The Long leapt at the Keibatsu, who stood firm. Their blades locked together, a plasmoid shower raining between them. They both struggled against it, and Shi leaned forward to lock his swirling eyes with Manji’s good one. “I am of your creation, One-Eye; the only redemption you have is to be one of your own. Abandon your blindness; it is your family’s stock in trade, is it not? You do not have to follow me, but see that you don’t have to follow anyone! Find your way, Nekura, before it is too late!”

ManjiKeibatsu

Manji’s lip twitched, his rage-clouded mind struggling to surface through the bloody haze that enfolded it. The words had come to his ears as if from far away, but they had reached him nonetheless, and as the fury began to ebb from his limbs he strove to form a response.

“You… you still… don’t get it,” he snarled, muscles tightening, knuckles white on the hilt of his saber.

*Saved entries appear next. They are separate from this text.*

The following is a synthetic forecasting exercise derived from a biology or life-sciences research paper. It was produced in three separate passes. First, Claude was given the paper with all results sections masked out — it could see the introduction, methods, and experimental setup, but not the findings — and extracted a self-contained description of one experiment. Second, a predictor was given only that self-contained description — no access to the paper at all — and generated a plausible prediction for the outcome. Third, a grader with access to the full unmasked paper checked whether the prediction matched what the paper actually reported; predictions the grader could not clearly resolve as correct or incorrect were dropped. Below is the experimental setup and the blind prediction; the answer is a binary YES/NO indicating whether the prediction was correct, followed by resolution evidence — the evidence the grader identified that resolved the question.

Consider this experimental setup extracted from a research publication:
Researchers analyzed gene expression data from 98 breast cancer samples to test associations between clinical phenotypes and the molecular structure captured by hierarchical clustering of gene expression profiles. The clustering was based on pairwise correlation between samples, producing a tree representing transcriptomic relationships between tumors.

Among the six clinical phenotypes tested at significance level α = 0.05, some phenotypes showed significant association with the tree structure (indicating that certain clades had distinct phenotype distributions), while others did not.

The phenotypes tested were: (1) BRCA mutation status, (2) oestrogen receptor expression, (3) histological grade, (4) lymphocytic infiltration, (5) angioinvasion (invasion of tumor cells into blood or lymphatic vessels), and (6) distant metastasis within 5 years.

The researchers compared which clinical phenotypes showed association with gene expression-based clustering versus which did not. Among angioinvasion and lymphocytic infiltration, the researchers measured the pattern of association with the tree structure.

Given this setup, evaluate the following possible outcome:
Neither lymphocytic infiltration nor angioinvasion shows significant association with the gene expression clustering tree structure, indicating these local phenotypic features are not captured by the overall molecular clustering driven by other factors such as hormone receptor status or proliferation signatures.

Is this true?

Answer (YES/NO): NO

The words were low and guttural, choked from deep within Manji’s throat. “My way… is my family. My cause… is theirs.”

A slight smirk dashed across his features. “You are… the blind one… Tsainetomo,” the Dokugan-ryu rasped, steeling himself for one last flurry.

Shi responded with a full-throated roar, breaking the saber lock as he twisted Nenshogeru away. Manji whirled in unison with him, Shi’s attempted decapitation stroke meeting the icy silver of the Keibatsu’s blade. Manji countered, only to meet Shi’s defences. Sparks flew as the two settled into a rhythm of strike and counter-strike that would have appeared almost staged- to the untrained eye that could not see the energy of their blades wavering as each sought to break the other’s guard.

Two sets of feet scuffed across the surface of the planetoid, unconsidered as the clashing of the blades intensified, reaching a baying paeon to martial combat. Suddenly Shi broke the pattern, leaning back from a horizontal swipe and whirling his blade acrobatically. His thrust was barely nudged aside by the edge of Manji’s saber, the Keibatsu falling backwards into a crouch as he whipped his own blade round his body.

Fwmmmm

Both sabers screeched to a halt mere inches from unguarded flesh. Shi’s blade hovered above Manji’s head; Manji’s weapon thrummed directly in front of Shi’s stomach. With the slightest movement, each could murder the other.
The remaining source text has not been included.